Student struck on way to Douglas High

by Sharlene Irete

Samantha Calvillo’s mother found it hard to believe that the woman who hit her daughter could miss seeing a 5-foot-11-inch teenager wearing an orange and black jacket in a crosswalk in broad daylight.

“I swerve to avoid Peter Cottontail, why didn’t she see her and swerve?” said Charlotte Tupas.
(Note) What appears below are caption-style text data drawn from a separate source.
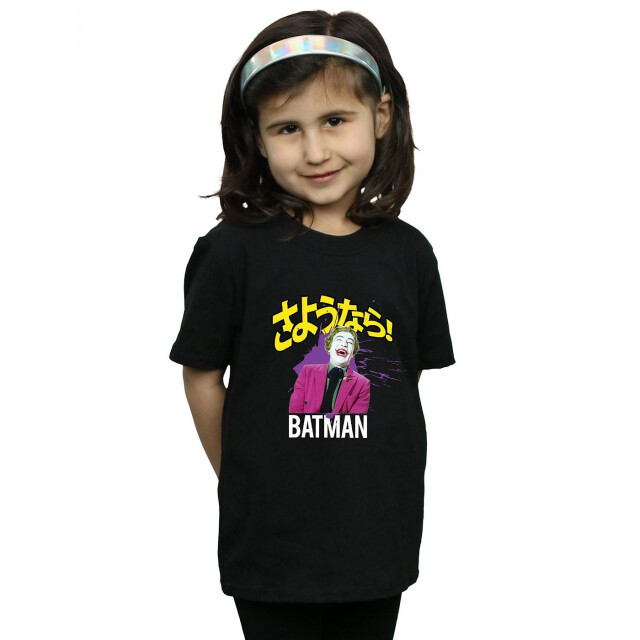 Li-cense Dc comics meisjes batman tv-serie joker splat katoenen t-shirt UTBI10881_black large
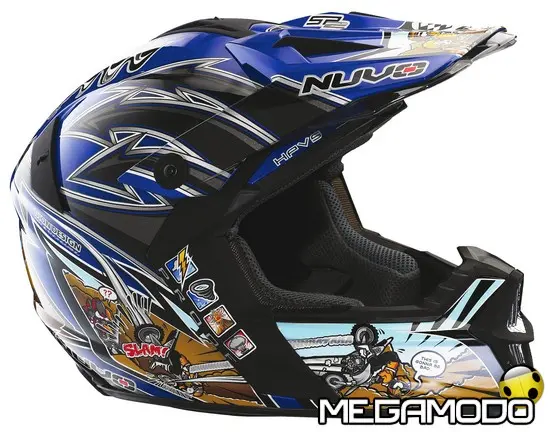 L'Off Road secondo Nuvo Helmets  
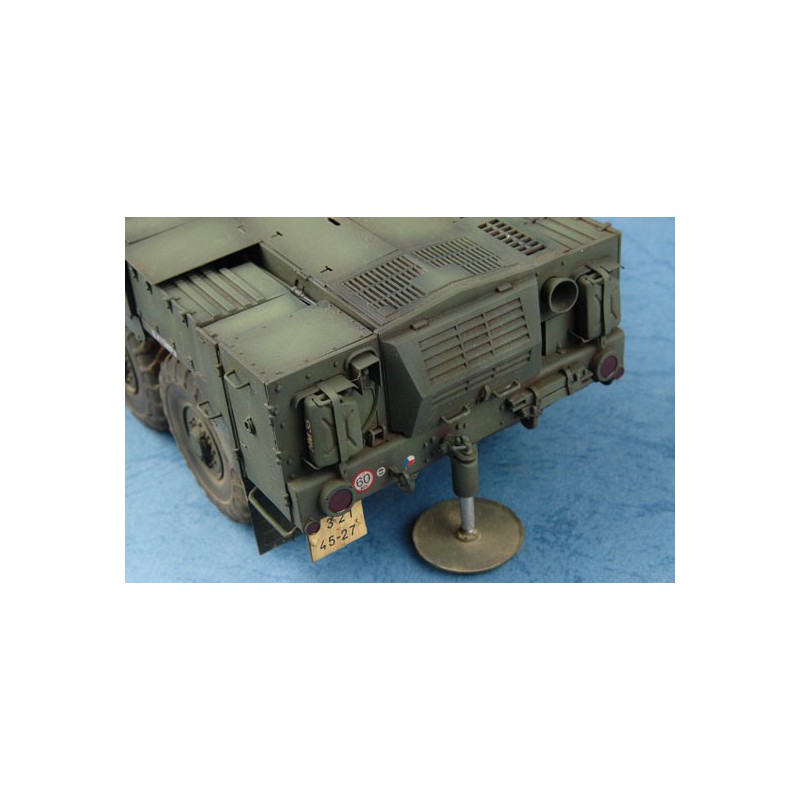 152mm shkh dana vz plastic tank model. 771/35 | Scientific-MHD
Samantha’s step-father Jim Tupas said there are plenty of warnings alerting people not to speed through school zones.

“They did everything but put in speed bumps,” said Jim Tupas. “This lady was just not paying attention.”

The 17-year-old Douglas High School senior was hit in the crosswalk by a northbound car while crossing Highway 88 around 9:30 a.m. on March 8. Carson City resident Jana Richmond was northbound in a blue Chevrolet Malibu sedan when she reportedly struck the girl. An investigation is ongoing to determine if there will be any charges.

“I rolled up over the hood of the car, hit the windshield and rolled and landed 10 feet away,” said Samantha. “They said the woman was bending down to get coffee.

“I shattered my fib and cleanly broke my tib,” said Samantha about the fibula and tibia leg bones between the knee and ankle.

“They put in a titanium rod around the fib so the bone will cleanly grow around it. It’s plated where the break is. There are four screws in my ankle, two on each side – extremely painful.”

Besides having a shattered left leg, Samantha suffered head injuries, a bruised lung, fluid in her stomach and other possible internal injuries.

She was taken by Care Flight to Renown Medical Center in Reno and had surgery on her leg the night of the accident.

“They put four IVs in me and told me they were taking me on Care Flight,” she said. “They said, ‘We’re taking you in the helicopter. It’s going to be really loud and really windy.'”

She remembered it being a tight fit.

“They barely had room for me in the helicopter. We got to Renown in 18 minutes.”

Samantha’s clothes, including a diving jacket she had received just the day before, were cut off her with what looked like hedge clippers when she arrived at the hospital.

“I can’t dive in my senior year because of this,” she said.

Owing to her age and fitness, the prognosis is that if everything goes as planned, Samantha will indeed dive again.

“Sam just went through the certification process to become a lifeguard and just made the dive team,” Jim Tupas said. “Now all this got put on hold.”

Samantha won’t attend school for the next six weeks but may qualify to have home tutoring with a study skills teacher from Douglas High School.

“It’s so crowded, I can barely do the hallway at school with two good legs,” said Samantha. “I couldn’t do it with crutches.”

Charlotte Tupas said the family appreciates the support and concern for her daughter from the people at Samantha’s church, Valley Christian Fellowship, and from students and staff from Douglas High School.

“She is loved more than she will ever know,” said Charlotte Tupas.

Samantha plans to get healthy, she wants to dive again and graduate with her class.

“In spite of all this happening, this outpouring of support will help her reach her goals,” said Charlotte Tupas.